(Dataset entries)
════

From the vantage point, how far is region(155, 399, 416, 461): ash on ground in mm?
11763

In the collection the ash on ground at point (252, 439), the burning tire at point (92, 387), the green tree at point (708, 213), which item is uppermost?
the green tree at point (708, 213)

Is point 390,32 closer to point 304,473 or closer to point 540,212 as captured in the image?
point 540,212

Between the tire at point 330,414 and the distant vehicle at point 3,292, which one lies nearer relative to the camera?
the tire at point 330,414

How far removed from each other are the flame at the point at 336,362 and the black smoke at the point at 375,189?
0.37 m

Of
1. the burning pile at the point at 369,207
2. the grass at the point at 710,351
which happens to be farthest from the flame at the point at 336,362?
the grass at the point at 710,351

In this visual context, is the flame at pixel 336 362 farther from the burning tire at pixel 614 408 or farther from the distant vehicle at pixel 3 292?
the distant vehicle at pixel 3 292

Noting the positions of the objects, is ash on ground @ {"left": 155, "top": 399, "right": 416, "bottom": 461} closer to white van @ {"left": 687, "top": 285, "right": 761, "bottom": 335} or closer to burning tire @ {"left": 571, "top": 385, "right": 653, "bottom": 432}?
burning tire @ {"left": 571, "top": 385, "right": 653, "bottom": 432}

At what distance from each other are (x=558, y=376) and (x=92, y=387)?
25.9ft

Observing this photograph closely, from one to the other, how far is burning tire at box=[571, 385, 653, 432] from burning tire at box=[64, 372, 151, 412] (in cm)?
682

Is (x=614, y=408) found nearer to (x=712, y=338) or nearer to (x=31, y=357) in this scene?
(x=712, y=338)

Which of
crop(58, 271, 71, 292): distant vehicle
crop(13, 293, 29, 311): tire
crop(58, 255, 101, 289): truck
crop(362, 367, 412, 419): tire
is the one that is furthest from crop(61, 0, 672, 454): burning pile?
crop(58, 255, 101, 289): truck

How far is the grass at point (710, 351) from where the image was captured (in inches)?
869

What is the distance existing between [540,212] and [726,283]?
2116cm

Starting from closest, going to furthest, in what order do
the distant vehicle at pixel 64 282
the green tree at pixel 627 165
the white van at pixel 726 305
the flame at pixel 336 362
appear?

════

▸ Exercise task:
Copy out the lines from the line containing "At what distance" to the end of the listing above, without alteration.

▸ Answer:
At what distance from each other are (x=558, y=376) and (x=92, y=387)?
25.9ft

Observing this photograph closely, from one to the other, how far is burning tire at box=[571, 385, 653, 432] from burning tire at box=[64, 372, 151, 412] (in cm)?
682

Is (x=614, y=408) found nearer to (x=712, y=338) or nearer to (x=31, y=357) in this scene?
(x=712, y=338)

Which of
crop(58, 271, 71, 292): distant vehicle
crop(13, 293, 29, 311): tire
crop(58, 255, 101, 289): truck
crop(362, 367, 412, 419): tire
is the one that is furthest from crop(61, 0, 672, 454): burning pile?
crop(58, 255, 101, 289): truck

How far is the grass at point (710, 351) from where the image was captured (in inches)?
869

What is the distance existing between [540,212] and [726,283]?
2116cm

Starting from closest, going to furthest, in what order do
the distant vehicle at pixel 64 282
the green tree at pixel 627 165
the white van at pixel 726 305
the flame at pixel 336 362
appear?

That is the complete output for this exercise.